## [Data section]
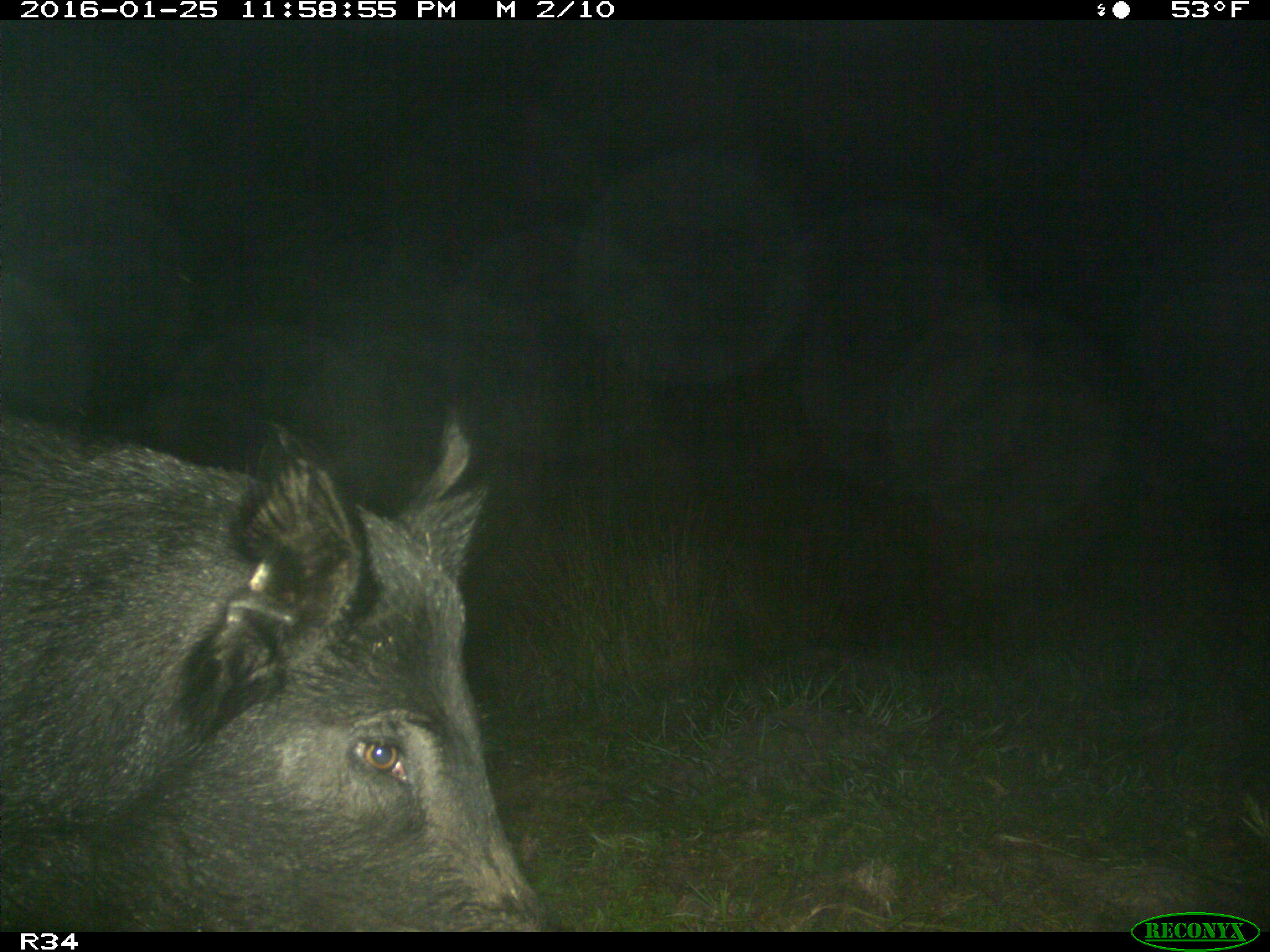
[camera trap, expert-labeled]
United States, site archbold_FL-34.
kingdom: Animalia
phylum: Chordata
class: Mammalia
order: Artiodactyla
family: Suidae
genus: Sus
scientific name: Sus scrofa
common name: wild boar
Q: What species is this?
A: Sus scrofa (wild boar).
* * *
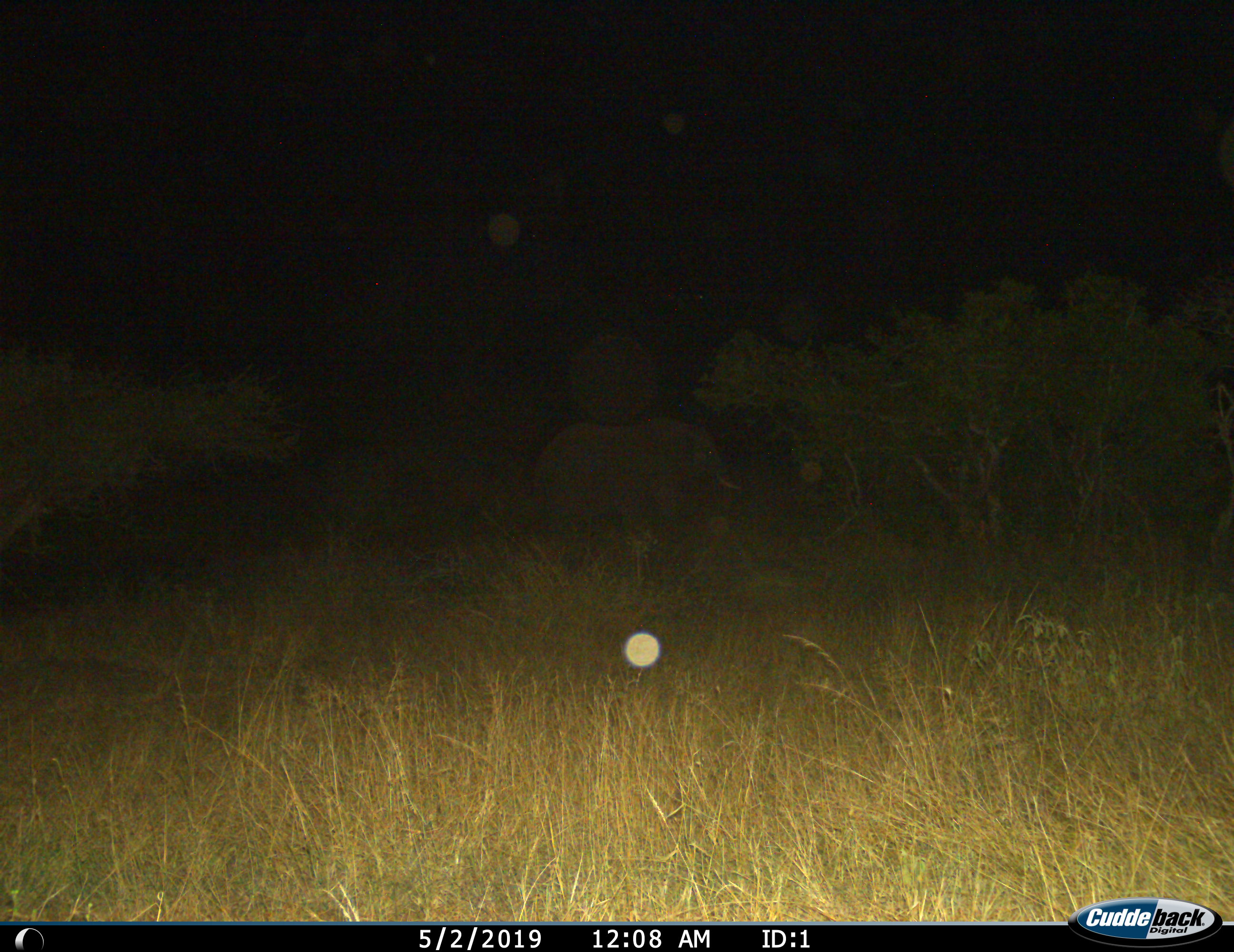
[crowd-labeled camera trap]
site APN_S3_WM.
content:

## [What you are asked to do]
Among the lines above, repeat exactly those from the line with "[camera trap, expert-labeled]" to the line with "A: Sus scrofa (wild boar).", counting both ends.

## [Solution]
[camera trap, expert-labeled]
United States, site archbold_FL-34.
kingdom: Animalia
phylum: Chordata
class: Mammalia
order: Artiodactyla
family: Suidae
genus: Sus
scientific name: Sus scrofa
common name: wild boar
Q: What species is this?
A: Sus scrofa (wild boar).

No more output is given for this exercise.